On malignant personalities and camouflage

published Oct 11, 2023

The most rabid fans of "fighting for what's true and right" are often the most malevolent people.

On malignant personalities and camouflage

This is a transcript of a thread written by Jonathan Shedler on Twitter, with minor changes made.


One of most important things I've learned:

Severe personality problems find camouflage. No one thinks "I'm a sadist" or "I'm a malignant narcissist".  Rather, they find a belief system / social group that validates their most hateful, destructive impulses, then construes them as virtues.

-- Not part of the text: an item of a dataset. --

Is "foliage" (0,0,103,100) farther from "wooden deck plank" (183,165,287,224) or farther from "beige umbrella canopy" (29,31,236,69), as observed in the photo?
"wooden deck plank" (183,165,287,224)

The most toxic and hateful people in the world are 100% convinced they fight for what is true and right.  They find a way to give free rein to their cruelty, to attack, to treat others cruelly and viciously. And they find allies to cheer them on who also believe they are on the side of all that is true and good.

For psychologists looking for a more theoretical explanation, the psychological processes are:

  • splitting,
  • projection, and
  • projective identification.

Splitting means not recognizing one's own capacity for hate, cruelty, and destructiveness. The person is blind to the bad in themselves.  Instead, they project the badness onto some designated other.

And this other person, via the defense of projection, is now seen as the repository of all that is bad and evil and necessary to destroy. That's the projection. The person now feels fully justified in unleashing their viciousness and hate on the other person, who is now seen (via projection) as someone monstrous who must be destroyed.

If the person who is projected on responds to the provocation with anger, this is now seen as further confirmation of how hateful and destructive they are (this is what is called is projective identification).

The end result is that the person can deny their own sadism, cruelty, and hate—while simultaneously acting it out without restraint — and feel themselves to be 100% on the side of truth and righteousness as they do it.